美味しいトキを届けるために。トキの“早もぎ”について、一緒に考えてみませんか?

投稿者: | 2026年9月12日

秋風が吹き始めると、店頭にきれいな黄色の「トキ」が並び始めますよね。

「王林」と「ふじ」から生まれたトキは、9月下旬から10月上旬にかけて旬を迎えるりんごです。ジューシーな果汁と豊かな香り、そして爽やかな甘みがたまらない人気者!

……なのですが、実はこのトキには、長年抱えている「早もぎ(時期尚早の収穫)」という悩みがあります。
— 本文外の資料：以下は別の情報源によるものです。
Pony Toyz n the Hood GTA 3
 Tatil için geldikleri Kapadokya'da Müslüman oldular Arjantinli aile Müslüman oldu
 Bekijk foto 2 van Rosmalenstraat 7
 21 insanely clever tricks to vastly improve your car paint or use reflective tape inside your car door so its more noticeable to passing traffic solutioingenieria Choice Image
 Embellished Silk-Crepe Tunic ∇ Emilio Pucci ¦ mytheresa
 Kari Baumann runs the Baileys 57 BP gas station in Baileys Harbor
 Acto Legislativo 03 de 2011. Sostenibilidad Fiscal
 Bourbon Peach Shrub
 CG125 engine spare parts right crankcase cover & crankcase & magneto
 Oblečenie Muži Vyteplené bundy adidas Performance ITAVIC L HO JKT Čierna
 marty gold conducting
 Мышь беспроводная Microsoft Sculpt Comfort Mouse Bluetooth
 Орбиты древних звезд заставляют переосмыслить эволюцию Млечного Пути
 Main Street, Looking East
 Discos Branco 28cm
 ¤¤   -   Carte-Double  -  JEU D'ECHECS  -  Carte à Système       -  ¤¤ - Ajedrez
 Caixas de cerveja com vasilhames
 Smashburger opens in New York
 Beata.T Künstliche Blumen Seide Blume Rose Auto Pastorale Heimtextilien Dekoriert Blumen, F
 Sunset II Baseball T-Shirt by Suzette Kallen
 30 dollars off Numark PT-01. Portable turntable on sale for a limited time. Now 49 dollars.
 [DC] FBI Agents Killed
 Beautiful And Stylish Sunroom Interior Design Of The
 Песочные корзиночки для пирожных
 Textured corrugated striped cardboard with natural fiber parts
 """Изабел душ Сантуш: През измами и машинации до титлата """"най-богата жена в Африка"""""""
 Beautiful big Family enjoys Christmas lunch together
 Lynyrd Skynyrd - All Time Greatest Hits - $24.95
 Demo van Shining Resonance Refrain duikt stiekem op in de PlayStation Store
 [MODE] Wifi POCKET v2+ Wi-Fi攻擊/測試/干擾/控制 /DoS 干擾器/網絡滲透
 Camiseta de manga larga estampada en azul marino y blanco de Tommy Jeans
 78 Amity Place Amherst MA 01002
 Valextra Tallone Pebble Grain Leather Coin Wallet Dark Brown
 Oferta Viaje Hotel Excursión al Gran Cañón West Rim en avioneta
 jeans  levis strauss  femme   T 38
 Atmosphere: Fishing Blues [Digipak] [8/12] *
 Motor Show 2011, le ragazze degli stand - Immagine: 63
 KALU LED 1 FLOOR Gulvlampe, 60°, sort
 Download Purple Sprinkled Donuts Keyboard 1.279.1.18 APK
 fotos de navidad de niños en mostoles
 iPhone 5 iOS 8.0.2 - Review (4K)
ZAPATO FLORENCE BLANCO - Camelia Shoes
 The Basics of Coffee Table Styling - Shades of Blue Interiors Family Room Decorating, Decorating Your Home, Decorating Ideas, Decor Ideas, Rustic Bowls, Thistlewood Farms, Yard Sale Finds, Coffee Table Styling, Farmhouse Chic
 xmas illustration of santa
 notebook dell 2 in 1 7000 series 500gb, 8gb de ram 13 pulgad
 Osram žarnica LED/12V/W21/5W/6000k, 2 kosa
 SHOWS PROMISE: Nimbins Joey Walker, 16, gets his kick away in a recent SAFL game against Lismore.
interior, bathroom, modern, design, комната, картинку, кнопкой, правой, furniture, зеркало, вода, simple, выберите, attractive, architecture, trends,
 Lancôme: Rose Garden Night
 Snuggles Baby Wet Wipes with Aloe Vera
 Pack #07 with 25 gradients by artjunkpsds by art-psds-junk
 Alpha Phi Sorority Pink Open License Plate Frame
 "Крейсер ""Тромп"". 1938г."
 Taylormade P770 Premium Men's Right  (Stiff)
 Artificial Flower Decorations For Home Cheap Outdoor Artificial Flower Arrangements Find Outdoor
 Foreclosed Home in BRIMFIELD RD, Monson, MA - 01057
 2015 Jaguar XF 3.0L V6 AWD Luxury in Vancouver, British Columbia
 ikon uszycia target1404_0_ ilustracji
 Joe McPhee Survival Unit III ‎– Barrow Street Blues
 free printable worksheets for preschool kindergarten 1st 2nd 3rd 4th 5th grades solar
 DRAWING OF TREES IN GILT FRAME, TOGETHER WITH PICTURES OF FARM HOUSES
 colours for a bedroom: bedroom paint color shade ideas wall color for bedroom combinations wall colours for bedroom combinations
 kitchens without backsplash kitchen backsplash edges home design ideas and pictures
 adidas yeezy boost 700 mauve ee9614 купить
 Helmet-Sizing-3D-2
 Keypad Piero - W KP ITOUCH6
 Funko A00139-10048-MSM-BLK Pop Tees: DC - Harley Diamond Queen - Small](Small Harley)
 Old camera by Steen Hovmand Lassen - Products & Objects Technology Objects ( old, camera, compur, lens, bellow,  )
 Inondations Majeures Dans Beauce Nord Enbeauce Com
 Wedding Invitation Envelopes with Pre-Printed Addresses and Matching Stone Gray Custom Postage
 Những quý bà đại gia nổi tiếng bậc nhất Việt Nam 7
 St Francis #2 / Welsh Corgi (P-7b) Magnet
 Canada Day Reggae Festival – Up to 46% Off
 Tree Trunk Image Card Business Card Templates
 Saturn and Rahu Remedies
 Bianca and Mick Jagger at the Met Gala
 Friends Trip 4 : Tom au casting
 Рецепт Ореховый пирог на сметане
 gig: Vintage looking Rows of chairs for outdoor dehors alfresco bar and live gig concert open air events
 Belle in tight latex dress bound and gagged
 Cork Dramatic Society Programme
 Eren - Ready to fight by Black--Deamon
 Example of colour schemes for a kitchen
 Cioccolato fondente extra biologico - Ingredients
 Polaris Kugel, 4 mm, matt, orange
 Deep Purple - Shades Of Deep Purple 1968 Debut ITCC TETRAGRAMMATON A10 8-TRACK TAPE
今回は、「なぜ早もぎが問題になるのか」、そして「これからも美味しい青森りんごを届けるために私たちが大切にしたいこと」について、少し立ち止まって考えてみたいと思います。

どうして「早もぎ」が起きちゃうの?

トキは海外でも大人気で、特に台湾などの中華圏では「中秋節(旧暦のお月見イベント)」のギフトとして需要が急上昇します。

ですが、中秋節の時期はトキ本来の収穫期(9月下旬〜)より少し早いことがほとんど。

「この需要期を逃したくない!」
「早い時期に出せば、高値で買ってもらえるかも!」

そんな想いから、まだしっかり熟す前のトキを収穫して出荷してしまう「早もぎ」が起きることがあるのです。

生産者さんにとって「高値で売れるチャンスを逃したくない」と思う気持ちは、とても自然なもの。ですが過去には、早もぎによる食味不足で市場の評価を落としてしまったこともありました。

つまり、ただ「ちょっと収穫が早い」だけではなく、「青森のトキは美味しい!」というブランドの信頼そのものが揺らいでしまう大問題なんです。

適期収穫された「トキ」

本当に届けたいのは「美味しいりんご」のはず

ここで一度、問いかけてみたいことがあります。

「イベントに間に合わせること」と「美味しいりんごを届けること」。
本当に優先したいのは、どちらでしょうか?

買い手であるお客さまが求めているのは、「イベントに間に合ったトキ」ではなく、「青森から届いた、びっくりの美味しさのりんご」ですよね。

もし、せっかく買ったトキが甘みも香りもいまいちだったら……。

「やっぱり青森のりんごは最高!」ではなく、「あれ、青森のりんごってこんなものなのかな……?」と、がっかりさせてしまうかもしれません。

早もぎは「味」以外にもリスクが…

実は、早く穫りすぎると味がのらないだけでなく、「ビターピット」という生理障害の病気が出やすくなってしまうリスクも。

一つひとつのりんごの品質が、産地全体のイメージに直結しているんですね。

一時的な高値をとるか、これから何年も続いていく「青森りんご」の信頼をとるか。

りんごは1年で終わりではありません。今年食べた人が「感動するほど美味しい!」と思ってくれたら、来年もその先もずっと青森りんごを選んでくれるはずです。

美味しさを守るカギは「すぐりもぎ」

トキは一斉に熟すわけではないので、木全体のりんごを一度に収穫するのではなく、熟したものから順番に収穫する「すぐりもぎ」がとっても大切になります。

青森県でも、3回ほどに分けて「すぐりもぎ」を行うことや、収穫時期を客観的に見極める「カラーチャート」の活用を呼びかけています。

「全部を早く収穫する」のではなく、「熟したものから順番に」。

黄色く色づき、甘みも乗り、食べごろを迎えた果実から少しずつ届ける。これがトキの美味しさと信頼を守る一番の近道です。

宮下宗一郎青森県知事が訴える【「トキ」の早もぎ防止に向けたお知らせ!】
青森県農林水産部公式Instagram(外部リンク)

「中秋節に間に合うこと」よりも「品質」を

中秋節は、青森りんごの魅力を世界に知ってもらう絶好のチャンスです。

だからこそ「イベントに間に合わせる」ことだけにとらわれず、「食べた人が笑顔になる美味しさ」を届ける機会にしたいですよね。

目の前の価格だけでなく、5年後も10年後も「やっぱり青森のりんごが一番!」と選んでもらえる未来のために。

カラーチャートでしっかり見極めて、熟した分だけ「すぐりもぎ」。

私たちは、そんな「美味しい選択」をこれからも大切にしていきたいですね。